HBV infection is major cause of acute-on-chronic liver failure in Asian countries. Therefore, APASL guideline suggested that nucleos(t) ide analogs should be started immediately in HBV-infected patients . We conducted this prospective cohort study to compare the efficacy and safety of three first-line antiviral agents TAF, TDF and ETV for the treatment of HBV-related ACLF. At the time of preparing the manuscript, this study for the first time to our knowledge assessed the short- and long- term safety and efficacy of the three first line NAs off-label use in patients with ACLF. The results showed that three groups displayed comparable 48-week liver transplant-free survival. Besides, TAF is as effective as TDF and ETV in HBV DNA reduction and liver biochemical responses, and may be more beneficial in synthesis function in the early stages of antiviral therapy. TDF showed a trend of unfavorable renal safety even in short term treatment, although there was no statistical difference in 4-week changes of renal function among three groups. TAF, TDF and ETV are of similar efficacy and safety in short-term and long-term treatment of HBV-ACLF.
Our previous study evaluated the outcome of the three groups of patients receiving ETV, LAM and non nucleos(t) ide analogs controls. The results showed no difference between ETV and LAM groups, thus nucleos(t) ide analogs improved both long-term and short-term outcomes in patients with HBV-related ACLF . Numerous studies demonstrated that ETV had comparable short-term effects with LAM, [14, 27] but more favorable in the long run [28,29,30,31]. The first oral nucleoside, LAM, is not recommended by guideline in clinical because of a high incidence of drug resistance. ETV is highly effective for suppressing HBV replication, and significantly lowered rates of resistance, and therefore widely applied in clinical practice.

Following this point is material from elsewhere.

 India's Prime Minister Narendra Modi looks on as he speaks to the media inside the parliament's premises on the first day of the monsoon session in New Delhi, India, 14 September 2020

To date, there are limited studies in efficacy of TDF in HBV-related ACLF. Wan et al.  demonstrated that TDF was superior to ETV in treating HBV-ACLF in rapidly suppressing the virus at 2 weeks, improving liver function and 48-week survival. While another study from Taiwan  compared short-term clinical outcomes of severe acute exacerbations in chronic hepatitis B patients treated with TDF or ETV, suggesting that TDF and ETV generated similar treatment responses and clinical outcomes. Besides, no significant difference in renal safety was observed between these two treatment groups at weeks 1, 2 and 4. Our present study was consistent with the results reported by Hung et al.  in perspective of TDF and ETV in short-term virologic suppression and biomarkers of both liver and renal function. However, TDF group displayed lower NA-naive rate than other two groups (Table 1), although no significant difference was observed in 48-week transplant-free survival, long-term follow-up is still needed to determine the virologic response of TDF on these patients.

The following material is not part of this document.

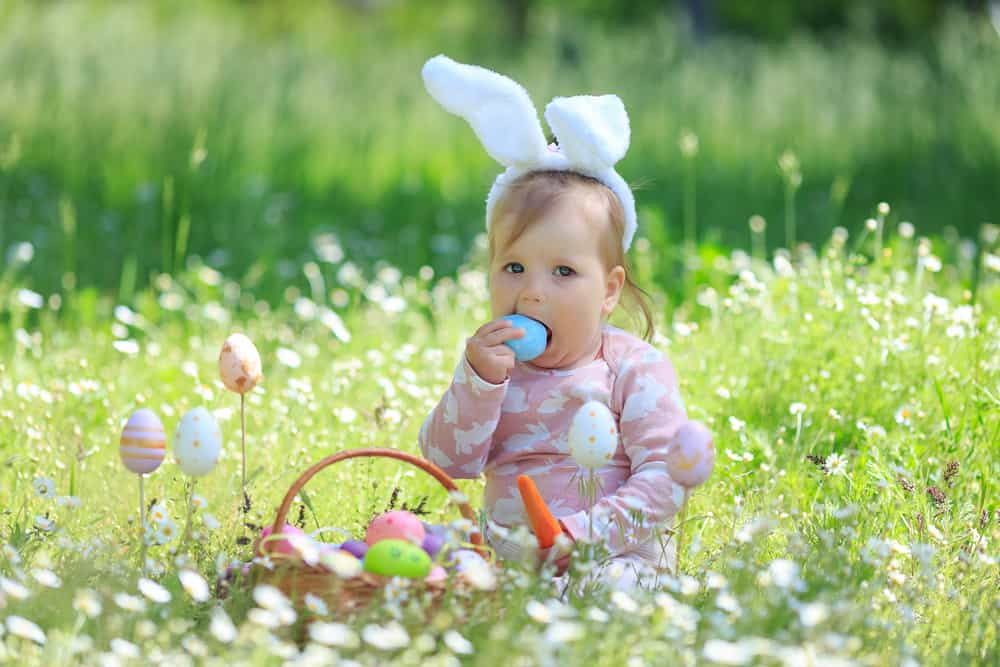 This is a one-year-old girl wearing bunny ears while playing with Easter eggs.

Tenofovir alafenamide is a pro-drug that convert into the pharmacologically active form TFV-DP in the body, as same as TDF. It is primarily excreted in feces, with less than 1% excreted through kidneys. Due to better absorption of this drug into hepatocytes and peripheral blood mononuclear cells, compared with a TDF dose of 300 mg, TAF can reduce the systemic exposure of TFV by more than 90% at a dose of 25 mg or less . Therefore, TAF is considered as a safer alternative to TDF in terms of renal and bone safety, which showed improved safety without compromise in suppressing HBV replication. Several previous studies [21, 22, 34] revealed that TAF had non-inferior antiviral efficacy to TDF, while the indicators of renal function and bone density are more favorable with TAF than TDF during the treatment in chronic hepatitis B (CHB) patients at week 48 and 96. As a result of relatively short period of listing in China, currently there is no study result on the efficacy of TAF in the treatment of HBV-related ACLF in literatures. Consistent with previous reports in CHB, in present cohort study, TAF showed the same effectiveness in virologic and biochemical response by week 4, and similar cumulative rates of 48-week liver transplant-free survival when compared with TDF and ETV. Interestingly, a modest increase in total cholesterol was also observed in TAF group at week 4, although there was no statistical difference compared with TDF and ETV group (Fig. 4E). Similar results have been shown in patients with HIV and chronic HBV when switched TDF to TAF, [35, 36] therefore concurrent evaluation of TAF on lipid metabolism may take into consideration, especially for the aging population with an increasing cardiovascular risk. Besides, patients with TAF treatment presented a significantly higher albumin level than ETV group (Fig. 4D, P =0.027). It is known that liver failure is associated with a decrease in serum albumin and cholesterol levels, [37, 38] further studies are required to figure out whether the elevated albumin and cholesterol is a sign of improved hepatocyte synthesis during TAF treatment.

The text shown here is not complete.